Não há um padrão, não há regras, nem leis que regem uma esfera do que poderia se definir como amor. Há apenas um monte de gente falando baboseiras das quais mais um monte de gente que tem preguiça de pensar acata, e então citam que amar é isso e aquilo, é se sentir dessa ou daquela maneira, é pensar dessa ou daquela forma.
Não estou dizendo que a partir de agora as pessoas não digam mais "eu te amo", estou apenas tentando dizer que há subjetividade no que cada um sente, e que querer traçar regrinhas de como o amor se manifesta, é querer trazer para uma escala medíocre de entendimento algo que jamais será compreendido de forma medíocre.

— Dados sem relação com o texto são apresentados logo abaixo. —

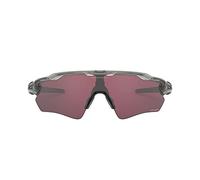 Oakley Radar Ev Path Prizm Road Sunglasses Grey Prizm Road Black/CAT3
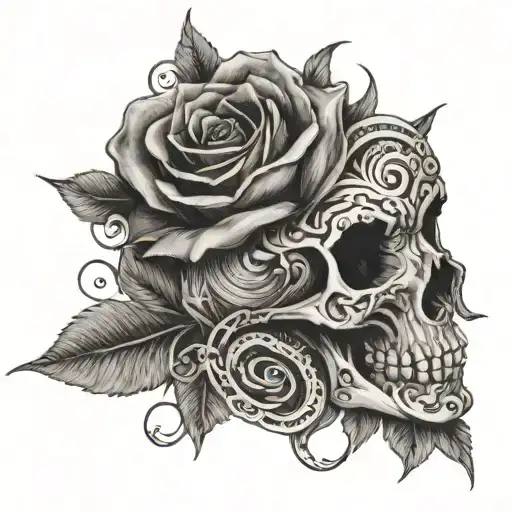 Own It Live It Love It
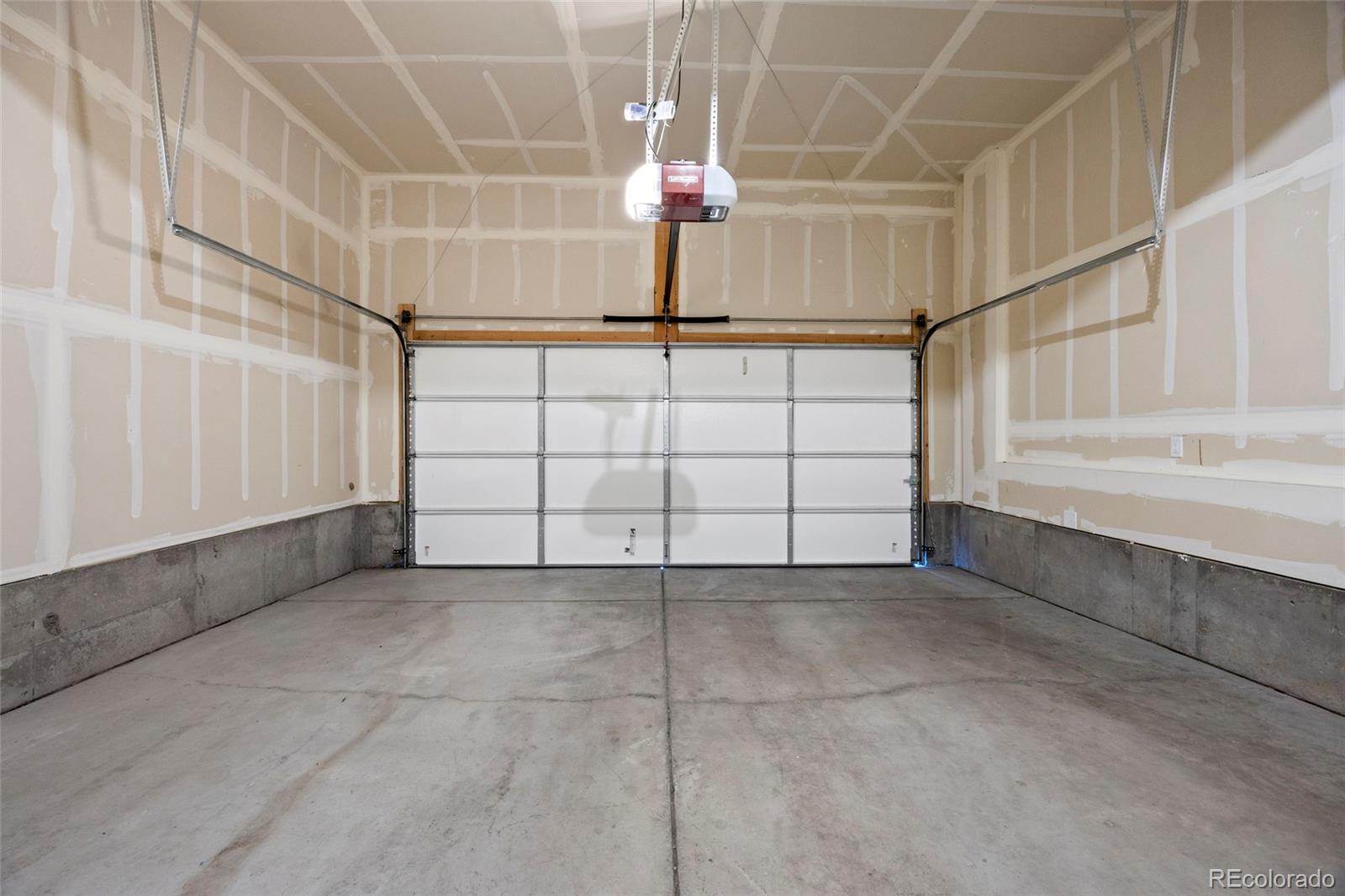 MLS Image #40 for 7144  finsberry way,castle pines, Colorado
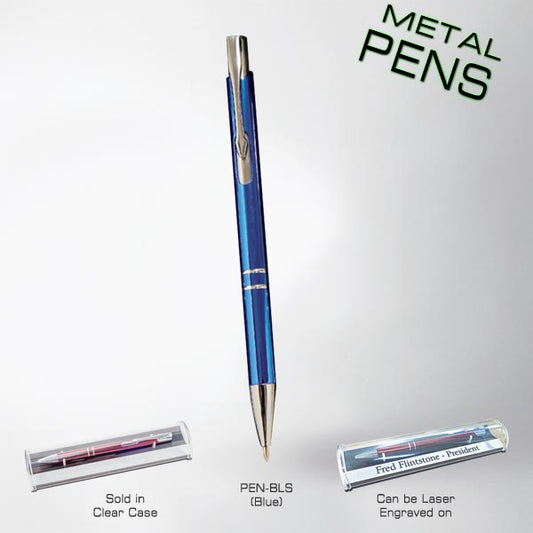 PEN-BLS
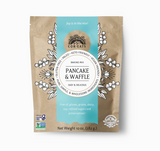 Grain Free Baking Mix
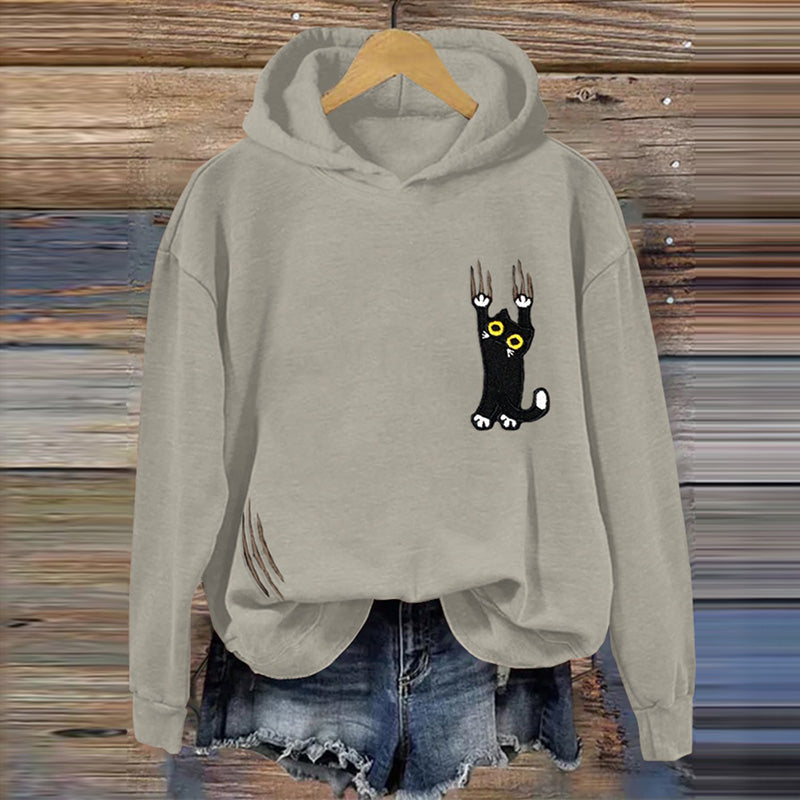 Vintage Inspired Shirt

Então você pode passar a vida dizendo eu te amo por esse ou aquele fator, dizer que o outro te causa isso e aquilo, e no final das contas cair em si de que pode ser apenas um desejo forte ou uma série de outros fatores que te levaram a tentar inclusive justificar pra você mesmo dizendo que o que sentia era amor, por falta de entendimento dos sentimentos que jamais serão explicados, tendo então que defini-los de qualquer maneira. É o mesmo que querer hierarquizar o amor e dizer: eu amo mais fulano do que ele me ama. Porra! É amor, não há como classificar quantitativamente um sentimento desses.
O que não é o caso da Coca-cola. Você pode gostar mais ou menos que outras pessoas, porque estamos falando de algo banal, superficial  - não no sentido literal -, porém numa escala que envolve uma experimentação do líquido escuro subjetivamente e totalmente sem regras impostas visto que quando da tentativa de narrar para as pessoas que nunca o tomaram  - citando maneiras de melhor saboreá-la -, às vezes nos surpreendemos com o fato de depois de provarem a bebida, não gostarem. Mesmo depois de todo um enfatizar de sensações e sabores, ainda sim, não se deixaram levar pela magia que em cada um é diferente, exatamente por isso, por ser subjetivo.
A Coca-cola está ligada a um juízo de valor: gosto ou não gosto, enquanto que a fotografia pode ser entendida se analisada com um olhar mais crítico e menos individualista, e o amor apenas sentido sem interesse em rótulos do porque pode ser ou não considerado amor.